5 Income Tax Judgments dealing with Interest

  1. Supreme Court in Shew Kissen Bhatter V/sCommissioner of IncomeTax,WestBengal(1973 ITR (Vol.89) 61), in which the Supreme Court considering the question of payment of interest on interest for which the claim was made under section 9(1)(iv) of the Act held as follows:-

“The question is whether the assessee is entitled to deduct the compound interest payable by him in accordance with the terms of the contract referred to earlier or whether he is only entitled to deduct simple interest at the rate of 6- 3/4% per annum. It must be borne in mind that what the law permits is the deduction of the amount of any interest on such mortgage or charge. The interest payable by the assessee on the capital charge was at the rate of 6 3/4% per annum. But if he fails to pay that in accordance with the terms of the contract, he was liable to pay compound interest. In other words, if he fails to pay interest in accordance with the contract, he was liable to pay interest on interest. Or to put it differently, when the interest payable is not paid, the same became a part of the principal and thereafter, interest has to be paid not only on the original principal but also on that part of the interest which had become a part of the principal. It cannot be said that the interest which became a part of the principal can be considered as the capital charge. What the assessee is entitled to deduct is the interest payable by him on the capital charge and not the additional interest which because of his failure to pay the interest on the due date had been considered as a part of the loan. In fact, the real capital charge is that which was originally due. The other portion is merely an interest on which the assessee has agreed to pay interest. Hence we are unable to accept the contention of the assessee that the interest paid on interest is an interest paid on the capital charge. Mr. Chagla, the learned counsel for the assessee, contended that the law permits his client to deduct any interest paid by him on the capital borrowed or charged and ’any interest’ included compound interest also. This, to our minds, appears to be a fallacious argument. The compound interest is payable not on the capital charge but on that part of the interest on which he has agreed to pay interest. That is not the capital taken note of by section 9(1) (v). If we accept Mr. Chagla contention as correct, then the door will be open for evasion of tax. All that the debtor need do is not to pay interest regularly but utilise that amount for other purpose and make the Revenue pay compound interest payable by him and thus derive advantage out of his own omission. Such an interpretation is impermissible.

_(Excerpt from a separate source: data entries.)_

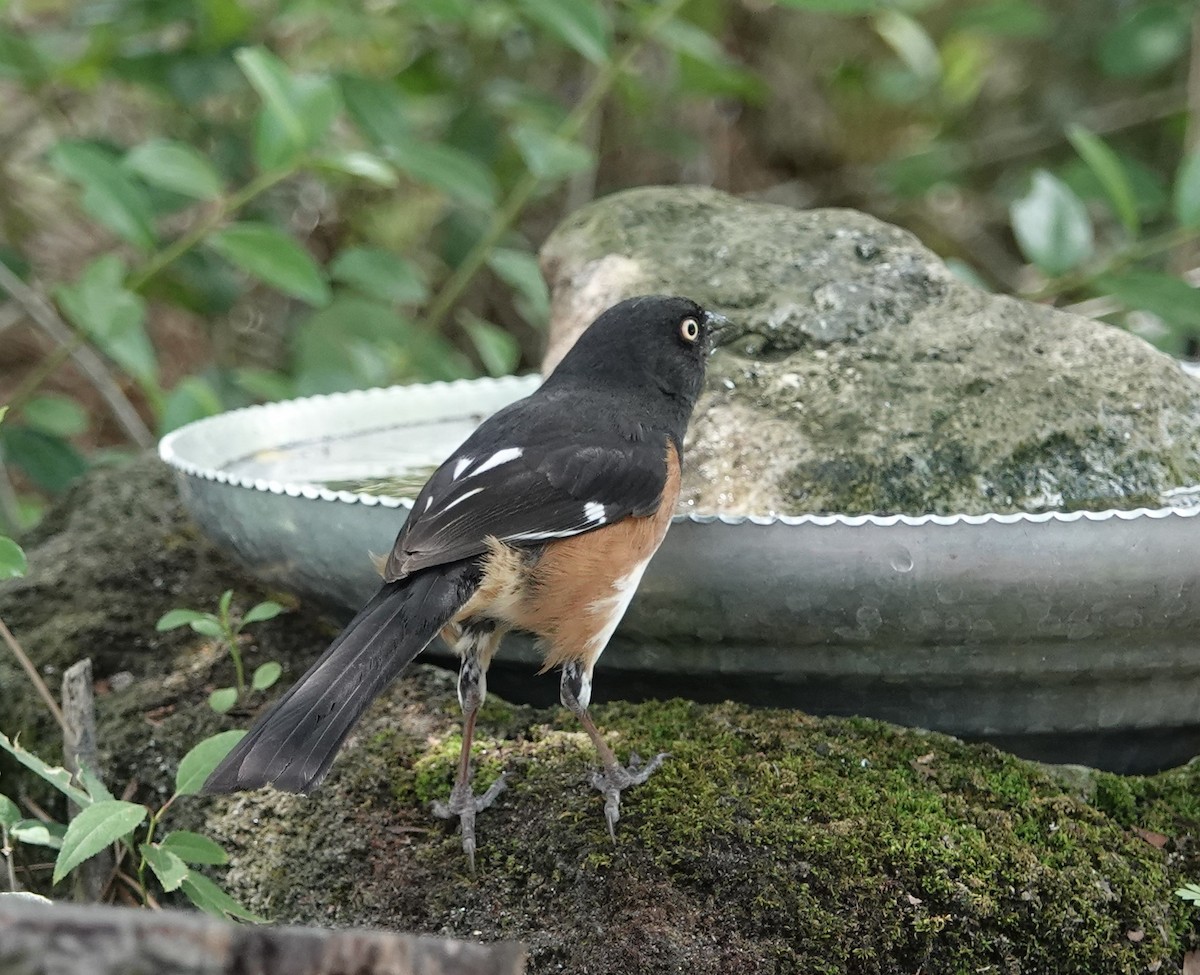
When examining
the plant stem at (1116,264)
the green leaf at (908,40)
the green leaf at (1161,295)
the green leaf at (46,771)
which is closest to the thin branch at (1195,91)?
the green leaf at (908,40)

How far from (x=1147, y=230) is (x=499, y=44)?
154 inches

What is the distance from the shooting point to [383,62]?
26.1 ft

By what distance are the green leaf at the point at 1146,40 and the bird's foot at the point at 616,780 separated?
512cm

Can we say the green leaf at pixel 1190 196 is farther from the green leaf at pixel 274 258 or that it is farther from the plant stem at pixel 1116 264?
the green leaf at pixel 274 258

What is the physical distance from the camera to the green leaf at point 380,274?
522 centimetres

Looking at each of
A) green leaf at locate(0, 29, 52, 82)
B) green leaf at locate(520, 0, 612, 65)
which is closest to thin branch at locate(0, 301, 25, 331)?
green leaf at locate(0, 29, 52, 82)

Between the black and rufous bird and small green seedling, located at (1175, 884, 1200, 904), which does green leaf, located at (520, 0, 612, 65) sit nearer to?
the black and rufous bird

2. The Gujarat High Court in Jaswantrai P.MehtaV/s Commissioner of Income-tax((1992) 61 Taxman 71 (Guj.)) with reference to Section 57(iii) of the Act held that the interest paid on account of failure to pay interest for preceding year cannot be considered as expenditure laid out or expended wholly or exclusively for purpose of making or earning income.

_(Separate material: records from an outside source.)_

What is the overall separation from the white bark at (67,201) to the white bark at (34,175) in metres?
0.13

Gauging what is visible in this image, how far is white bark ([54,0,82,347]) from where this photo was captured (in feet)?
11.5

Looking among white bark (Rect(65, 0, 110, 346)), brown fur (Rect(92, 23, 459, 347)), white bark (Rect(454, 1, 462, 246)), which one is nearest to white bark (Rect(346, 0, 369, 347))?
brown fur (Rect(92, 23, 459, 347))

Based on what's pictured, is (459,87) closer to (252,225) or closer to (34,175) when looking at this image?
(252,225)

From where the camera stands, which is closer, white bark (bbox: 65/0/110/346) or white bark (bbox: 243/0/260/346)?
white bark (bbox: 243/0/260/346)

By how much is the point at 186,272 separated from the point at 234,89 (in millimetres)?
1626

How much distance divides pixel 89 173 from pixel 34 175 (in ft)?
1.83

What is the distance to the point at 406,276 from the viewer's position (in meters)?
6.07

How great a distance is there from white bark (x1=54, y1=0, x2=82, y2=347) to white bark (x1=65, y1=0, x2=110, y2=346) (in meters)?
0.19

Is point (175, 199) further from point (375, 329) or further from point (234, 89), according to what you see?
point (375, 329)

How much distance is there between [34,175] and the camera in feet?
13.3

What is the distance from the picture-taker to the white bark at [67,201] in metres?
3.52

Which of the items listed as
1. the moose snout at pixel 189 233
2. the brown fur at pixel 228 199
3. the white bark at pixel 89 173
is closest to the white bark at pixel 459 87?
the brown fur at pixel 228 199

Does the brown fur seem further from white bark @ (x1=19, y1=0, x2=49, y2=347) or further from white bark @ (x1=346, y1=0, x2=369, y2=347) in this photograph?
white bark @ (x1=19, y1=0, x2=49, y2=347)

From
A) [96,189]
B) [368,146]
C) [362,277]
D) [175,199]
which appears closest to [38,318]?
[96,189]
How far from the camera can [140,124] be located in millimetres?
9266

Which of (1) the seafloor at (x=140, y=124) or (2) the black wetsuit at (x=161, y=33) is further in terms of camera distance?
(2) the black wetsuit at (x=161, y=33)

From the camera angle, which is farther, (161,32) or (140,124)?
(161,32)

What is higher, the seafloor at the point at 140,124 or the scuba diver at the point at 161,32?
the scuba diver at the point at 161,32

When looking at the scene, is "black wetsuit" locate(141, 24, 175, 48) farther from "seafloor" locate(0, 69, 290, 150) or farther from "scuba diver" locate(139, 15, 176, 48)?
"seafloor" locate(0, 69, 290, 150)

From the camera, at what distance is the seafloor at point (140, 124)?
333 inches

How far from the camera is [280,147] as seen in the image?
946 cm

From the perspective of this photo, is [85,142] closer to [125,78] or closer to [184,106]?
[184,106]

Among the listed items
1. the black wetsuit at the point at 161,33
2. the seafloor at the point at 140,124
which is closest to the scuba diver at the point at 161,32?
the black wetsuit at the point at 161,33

3. The Bombay High Court in Commissioner of Income Tax V/s Hindustan Conductors(P)Ltd.((2000) 108 Taxman 258 (Bom.) considered the same question with respect of allowability of the interest on interest under section 36(1)(iii) of the Act and held in paragraphs 8 and 9 as follows:-

“8. We have also given our careful consideration to the submission of Mr. Mehta that the ITO has no power under Section 36(1)(iii) to examine the reasonableness of the rate of interest paid by the assessee on borrowings and to disallow any part of the amount which is paid by the assessee as interest on borrowings. We find it difficult to accept the above contention because, in our opinion, the ITO is undoubtedly entitled, while considering the claim for deduction under Section 36(1)(iii), to examine whether the amount paid as interest is really interest and if he finds that it is not wholly interest but partly interest and partly payment for extra commercial consideration to allow only that part of the so-called interest which in his opinion is interest and disallow the balance which is for extra commercial considerations. It is true that in the normal course the ITO cannot disallow any part of the interest on the ground that the rate of interest is high but that does not mean that he has to allow anything and everything claimed by the assessee as interest on amounts borrowed, even if he finds that in fact all that has been paid is not ‘interest.

9˜Interest’ is the return or compensation for the retention by one person of a sum of money belonging to or owed to another. As the essence of interest is that it is a payment which becomes due because the creditor has not had his money at the due date. It may be regarded either as representing the profit he might have made if he had use of the money, or conversely, the loss he suffered because he had not that use. The general idea is that he is entitled to compensation for the deprivation.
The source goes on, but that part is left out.